* **What is needed**
Return each line of the listing below that contains the word "paper".

* **Given data**
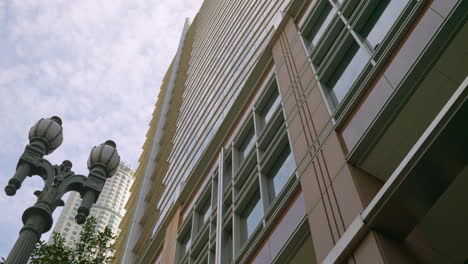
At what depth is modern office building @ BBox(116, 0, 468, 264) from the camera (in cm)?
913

==

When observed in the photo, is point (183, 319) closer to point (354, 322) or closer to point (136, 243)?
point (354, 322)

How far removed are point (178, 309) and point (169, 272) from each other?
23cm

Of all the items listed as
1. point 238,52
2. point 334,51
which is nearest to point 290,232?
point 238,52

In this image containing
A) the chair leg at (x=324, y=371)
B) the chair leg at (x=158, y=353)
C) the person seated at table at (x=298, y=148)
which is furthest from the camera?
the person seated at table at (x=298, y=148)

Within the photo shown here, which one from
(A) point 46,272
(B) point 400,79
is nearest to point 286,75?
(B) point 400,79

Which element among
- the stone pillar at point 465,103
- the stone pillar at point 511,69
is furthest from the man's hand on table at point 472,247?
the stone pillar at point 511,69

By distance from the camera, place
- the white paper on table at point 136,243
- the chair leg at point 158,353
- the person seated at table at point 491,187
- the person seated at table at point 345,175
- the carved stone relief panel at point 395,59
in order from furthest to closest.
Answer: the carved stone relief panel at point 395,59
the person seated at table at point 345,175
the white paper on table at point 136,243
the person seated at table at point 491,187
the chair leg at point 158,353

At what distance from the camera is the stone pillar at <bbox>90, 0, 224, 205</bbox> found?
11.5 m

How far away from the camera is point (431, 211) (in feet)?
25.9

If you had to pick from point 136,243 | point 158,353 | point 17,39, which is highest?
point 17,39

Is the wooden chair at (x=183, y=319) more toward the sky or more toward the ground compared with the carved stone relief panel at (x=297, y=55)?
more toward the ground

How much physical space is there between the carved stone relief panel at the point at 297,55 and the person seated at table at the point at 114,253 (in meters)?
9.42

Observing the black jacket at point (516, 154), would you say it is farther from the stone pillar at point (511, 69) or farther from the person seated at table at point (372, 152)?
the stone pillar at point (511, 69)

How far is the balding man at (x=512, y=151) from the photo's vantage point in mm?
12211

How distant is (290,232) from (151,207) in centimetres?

---

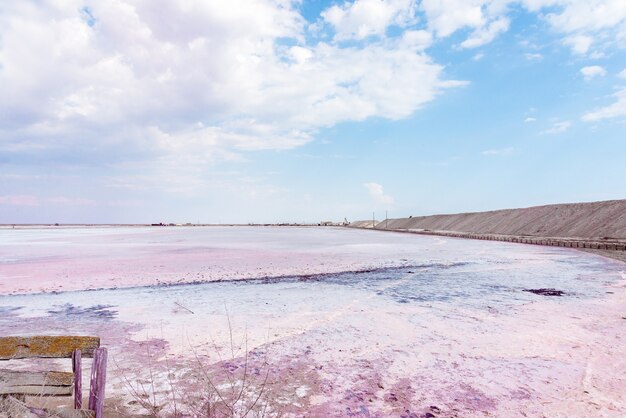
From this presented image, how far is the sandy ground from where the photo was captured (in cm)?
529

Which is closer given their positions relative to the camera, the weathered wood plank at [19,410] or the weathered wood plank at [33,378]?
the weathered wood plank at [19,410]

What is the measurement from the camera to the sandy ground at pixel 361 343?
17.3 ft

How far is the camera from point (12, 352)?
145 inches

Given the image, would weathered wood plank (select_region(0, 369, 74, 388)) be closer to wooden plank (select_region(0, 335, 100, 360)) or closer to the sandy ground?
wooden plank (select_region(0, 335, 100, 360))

* **Complete output**
- the white paper on table at point 136,243
the white paper on table at point 136,243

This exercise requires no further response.